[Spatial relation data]
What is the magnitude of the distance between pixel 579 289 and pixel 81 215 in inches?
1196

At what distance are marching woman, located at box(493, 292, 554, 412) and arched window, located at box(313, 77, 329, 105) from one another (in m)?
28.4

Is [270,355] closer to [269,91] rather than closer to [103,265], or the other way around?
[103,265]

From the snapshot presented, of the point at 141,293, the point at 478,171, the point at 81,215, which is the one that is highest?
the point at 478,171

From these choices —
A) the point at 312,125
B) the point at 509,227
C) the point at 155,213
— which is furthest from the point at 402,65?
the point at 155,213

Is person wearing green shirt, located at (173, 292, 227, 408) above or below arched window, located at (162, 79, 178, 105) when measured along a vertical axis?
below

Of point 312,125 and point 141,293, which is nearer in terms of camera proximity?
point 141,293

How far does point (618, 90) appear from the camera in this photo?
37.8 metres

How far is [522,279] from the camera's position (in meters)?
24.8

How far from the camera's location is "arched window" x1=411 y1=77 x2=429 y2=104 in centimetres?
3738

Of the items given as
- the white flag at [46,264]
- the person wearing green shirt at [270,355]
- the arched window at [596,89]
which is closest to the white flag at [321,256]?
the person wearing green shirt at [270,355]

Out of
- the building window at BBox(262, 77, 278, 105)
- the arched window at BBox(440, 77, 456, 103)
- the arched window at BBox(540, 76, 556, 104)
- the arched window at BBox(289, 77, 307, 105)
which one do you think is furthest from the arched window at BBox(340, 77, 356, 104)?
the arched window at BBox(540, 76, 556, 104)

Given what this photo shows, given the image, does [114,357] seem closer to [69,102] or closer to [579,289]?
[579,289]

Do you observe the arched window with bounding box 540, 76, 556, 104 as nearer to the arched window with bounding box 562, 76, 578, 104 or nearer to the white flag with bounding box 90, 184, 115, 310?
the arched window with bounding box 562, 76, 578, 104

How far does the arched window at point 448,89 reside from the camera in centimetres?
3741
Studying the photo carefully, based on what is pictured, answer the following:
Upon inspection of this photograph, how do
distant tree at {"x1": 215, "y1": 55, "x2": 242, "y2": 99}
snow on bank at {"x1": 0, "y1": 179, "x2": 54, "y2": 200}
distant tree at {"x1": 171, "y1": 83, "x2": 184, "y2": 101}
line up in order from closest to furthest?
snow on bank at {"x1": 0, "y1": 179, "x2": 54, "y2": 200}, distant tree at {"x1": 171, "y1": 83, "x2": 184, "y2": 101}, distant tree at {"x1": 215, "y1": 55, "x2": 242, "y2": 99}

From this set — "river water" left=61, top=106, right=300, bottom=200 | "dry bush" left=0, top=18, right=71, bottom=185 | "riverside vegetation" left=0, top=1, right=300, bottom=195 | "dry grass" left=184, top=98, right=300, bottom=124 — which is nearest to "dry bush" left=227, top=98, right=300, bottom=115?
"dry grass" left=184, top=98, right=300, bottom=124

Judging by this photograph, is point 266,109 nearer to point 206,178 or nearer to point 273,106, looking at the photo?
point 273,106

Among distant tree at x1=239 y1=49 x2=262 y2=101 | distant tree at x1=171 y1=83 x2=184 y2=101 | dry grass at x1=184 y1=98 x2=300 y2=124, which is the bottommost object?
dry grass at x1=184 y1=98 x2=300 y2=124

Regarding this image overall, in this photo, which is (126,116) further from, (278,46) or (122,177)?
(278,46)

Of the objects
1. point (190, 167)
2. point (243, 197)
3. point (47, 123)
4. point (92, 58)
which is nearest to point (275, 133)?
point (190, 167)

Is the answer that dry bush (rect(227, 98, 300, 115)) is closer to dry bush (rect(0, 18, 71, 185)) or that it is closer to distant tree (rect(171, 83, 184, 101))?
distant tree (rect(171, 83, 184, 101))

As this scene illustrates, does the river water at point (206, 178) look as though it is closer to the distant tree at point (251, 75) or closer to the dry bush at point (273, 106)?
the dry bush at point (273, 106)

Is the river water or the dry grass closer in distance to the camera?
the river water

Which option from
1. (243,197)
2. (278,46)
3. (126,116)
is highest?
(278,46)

Set exercise
Reproduce the items above with every "white flag" renamed to "banner", changing nothing else.

Solution to the problem
What is the magnitude of the distance between pixel 579 289 and pixel 81 215 in inches?
1196

At what distance are marching woman, located at box(493, 292, 554, 412) and arched window, located at box(313, 77, 329, 105) from one another (in m)?
28.4

Is [270,355] closer to [269,91] rather than closer to [103,265], or the other way around?
[103,265]

From the snapshot presented, of the point at 141,293, the point at 478,171, the point at 81,215, which is the one that is highest?
the point at 478,171

From these choices —
A) the point at 312,125
B) the point at 509,227
C) the point at 155,213
— which is furthest from the point at 402,65?
the point at 155,213

Is person wearing green shirt, located at (173, 292, 227, 408) above or below arched window, located at (162, 79, 178, 105) when measured along a vertical axis?
below

Of point 312,125 and point 141,293, which is nearer in terms of camera proximity?
point 141,293

How far does point (618, 90) appear from the camera in this photo?
37.8 metres

How far is [522,279] from the camera's position (in meters)?
24.8

How far from the camera's location is "arched window" x1=411 y1=77 x2=429 y2=104 in centimetres?
3738

Of the items given as
- the banner at [46,264]
- the person wearing green shirt at [270,355]
- the arched window at [596,89]
which is closest to the banner at [321,256]?
the person wearing green shirt at [270,355]

Out of
- the building window at BBox(262, 77, 278, 105)
- the arched window at BBox(440, 77, 456, 103)
- the arched window at BBox(540, 76, 556, 104)
- the arched window at BBox(289, 77, 307, 105)
which one do you think is furthest from the arched window at BBox(340, 77, 356, 104)?
the arched window at BBox(540, 76, 556, 104)

Given what this photo shows, given the image, does [114,357] seem closer to [69,102] or closer to [579,289]?
[579,289]

Do you observe the arched window with bounding box 540, 76, 556, 104 as nearer to the arched window with bounding box 562, 76, 578, 104 or nearer to the banner with bounding box 90, 184, 115, 310?
the arched window with bounding box 562, 76, 578, 104

How far does the arched window at point 448,89 reside from the camera in centimetres?
3741
Studying the photo carefully, based on what is pictured, answer the following:
Upon inspection of this photograph, how do
distant tree at {"x1": 215, "y1": 55, "x2": 242, "y2": 99}
snow on bank at {"x1": 0, "y1": 179, "x2": 54, "y2": 200}
distant tree at {"x1": 171, "y1": 83, "x2": 184, "y2": 101}
line up in order from closest to furthest?
snow on bank at {"x1": 0, "y1": 179, "x2": 54, "y2": 200}, distant tree at {"x1": 171, "y1": 83, "x2": 184, "y2": 101}, distant tree at {"x1": 215, "y1": 55, "x2": 242, "y2": 99}

From this set — "river water" left=61, top=106, right=300, bottom=200 | "dry bush" left=0, top=18, right=71, bottom=185 | "riverside vegetation" left=0, top=1, right=300, bottom=195 | "dry grass" left=184, top=98, right=300, bottom=124 — which is nearest to "dry bush" left=227, top=98, right=300, bottom=115?
"dry grass" left=184, top=98, right=300, bottom=124

Judging by this photograph, is point 266,109 nearer to point 206,178 or nearer to point 273,106, looking at the photo?
point 273,106

Among distant tree at x1=239 y1=49 x2=262 y2=101 | distant tree at x1=171 y1=83 x2=184 y2=101 | dry grass at x1=184 y1=98 x2=300 y2=124, which is the bottommost object?
dry grass at x1=184 y1=98 x2=300 y2=124

Regarding this image overall, in this photo, which is (126,116) further from, (278,46) or (122,177)?
(278,46)

Of the objects
1. point (190, 167)
2. point (243, 197)
3. point (47, 123)
4. point (92, 58)
which is nearest to point (275, 133)?
point (190, 167)

Is the answer that dry bush (rect(227, 98, 300, 115)) is closer to dry bush (rect(0, 18, 71, 185)) or that it is closer to distant tree (rect(171, 83, 184, 101))?
distant tree (rect(171, 83, 184, 101))

As this scene illustrates, does the river water at point (206, 178) look as though it is closer to the distant tree at point (251, 75) or closer to the dry bush at point (273, 106)?
the dry bush at point (273, 106)

Is the river water or the dry grass closer in distance to the camera?
the river water

Which option from
1. (243,197)
2. (278,46)
3. (126,116)
is highest?
(278,46)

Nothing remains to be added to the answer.